[Agreed.]
[Of course it would work.]
[All systems, because FILE is defined to be an object type.]
That's the point. FILE is _not_ incomplete on any system known to
me, in order to allow putc and getc macros to function. Thus you
can write that FILE in = *stdin with impunity on those systems,
and get no errors.
I think most participants in this thread aren't understanding each
other. FILE is not incomplete on any system because *the Standard
says it isn't*! This has nothing to do with the working or not of
putc and getc macros. It's perfectly possible to write macros that
work with incomplete types, for example:
#define FIRST_ELEM(a) (a[0])
where 'a' can be declared with type 'int[]'; or with pointers to
incomplete types, for example:
#define MY_GETC(fp) (fgetc(fp))
where 'fp' is defined with object type 'MY_FILE *' and 'MY_FILE'
is incomplete.
If you then try to pass &in to various
functions, peculiar things are going to happen.

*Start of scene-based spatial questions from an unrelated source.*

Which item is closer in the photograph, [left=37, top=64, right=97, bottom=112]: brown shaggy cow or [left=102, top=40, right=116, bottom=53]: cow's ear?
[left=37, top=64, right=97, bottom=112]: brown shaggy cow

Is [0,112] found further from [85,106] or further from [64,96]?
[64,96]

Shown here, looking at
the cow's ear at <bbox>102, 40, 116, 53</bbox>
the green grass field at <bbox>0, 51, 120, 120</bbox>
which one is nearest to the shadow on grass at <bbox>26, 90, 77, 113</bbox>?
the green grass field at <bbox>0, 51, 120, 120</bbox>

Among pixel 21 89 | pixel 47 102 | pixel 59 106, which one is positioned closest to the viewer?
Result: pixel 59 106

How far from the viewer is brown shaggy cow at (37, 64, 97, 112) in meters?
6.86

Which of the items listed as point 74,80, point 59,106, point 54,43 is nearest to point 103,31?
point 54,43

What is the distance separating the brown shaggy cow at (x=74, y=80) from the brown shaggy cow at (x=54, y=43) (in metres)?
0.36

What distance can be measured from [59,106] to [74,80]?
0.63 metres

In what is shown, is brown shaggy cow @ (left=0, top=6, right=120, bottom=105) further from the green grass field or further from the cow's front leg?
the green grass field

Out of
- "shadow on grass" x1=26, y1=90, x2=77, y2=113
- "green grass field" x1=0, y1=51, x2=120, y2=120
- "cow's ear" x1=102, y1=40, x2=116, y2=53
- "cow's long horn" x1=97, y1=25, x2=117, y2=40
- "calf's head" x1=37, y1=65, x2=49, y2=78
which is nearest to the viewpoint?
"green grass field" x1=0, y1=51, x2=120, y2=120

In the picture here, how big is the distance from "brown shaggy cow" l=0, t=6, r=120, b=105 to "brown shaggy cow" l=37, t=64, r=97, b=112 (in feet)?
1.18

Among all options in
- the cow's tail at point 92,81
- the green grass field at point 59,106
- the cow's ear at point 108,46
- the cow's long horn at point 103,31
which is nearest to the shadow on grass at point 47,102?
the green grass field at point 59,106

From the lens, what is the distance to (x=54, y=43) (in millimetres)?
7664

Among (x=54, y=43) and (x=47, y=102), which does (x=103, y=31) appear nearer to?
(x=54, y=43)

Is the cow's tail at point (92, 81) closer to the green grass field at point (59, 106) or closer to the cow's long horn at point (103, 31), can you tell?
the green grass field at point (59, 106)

Probably. That's not surprising at all; the value of &in, while
it has the right type (FILE *), was not derived from a call to
'fopen', nor is it equal to 'stdin', 'stdout', 'stderr', or any
other pre-defined 'FILE *' object. So it's basically a garbage
value. Garbage in, garbage out.
I guess a fairly harmless test of this would be:
#include <stdio.h>
/* proving FILE is not incomplete on this system */
int main(void)
{
printf("sizeof(FILE) = %d\n", (int)sizeof(FILE));
return 0;
}
You really could have removed the first and last four lines of that
program, and you still would have had a proof that 'FILE' is not an
incomplete type. The Standard *says* it's not.